_WHAT YOU WILL DO:_
Keep the wording of every entry exactly as it is while leaving the pictures out of your copy.
Start of RECORDED DATA
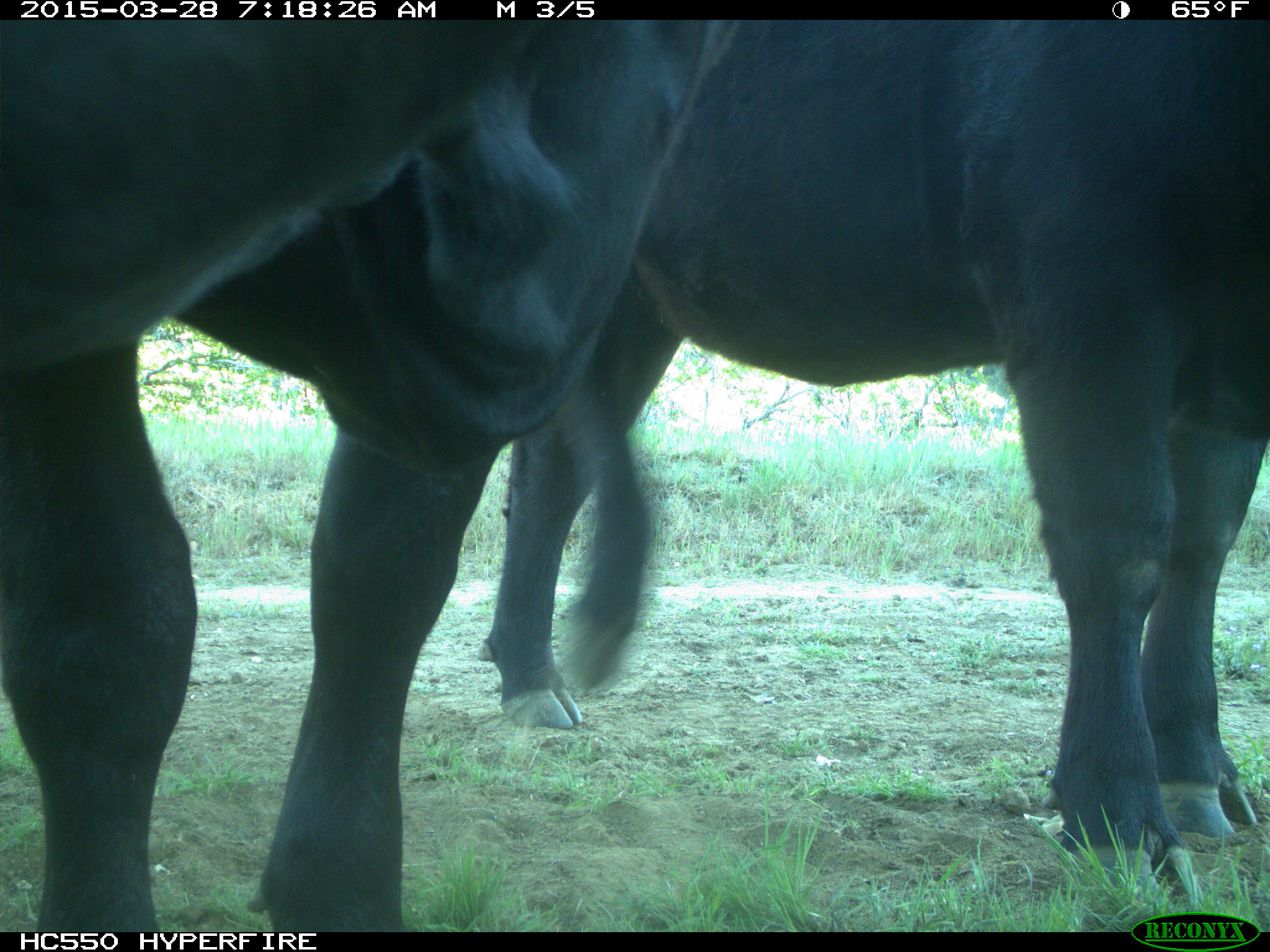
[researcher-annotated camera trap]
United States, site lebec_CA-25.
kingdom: Animalia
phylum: Chordata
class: Mammalia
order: Artiodactyla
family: Bovidae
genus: Bos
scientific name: Bos taurus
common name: domestic cow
End of RECORDED DATA
_ANSWER SPACE:_
[researcher-annotated camera trap]
United States, site lebec_CA-25.
kingdom: Animalia
phylum: Chordata
class: Mammalia
order: Artiodactyla
family: Bovidae
genus: Bos
scientific name: Bos taurus
common name: domestic cow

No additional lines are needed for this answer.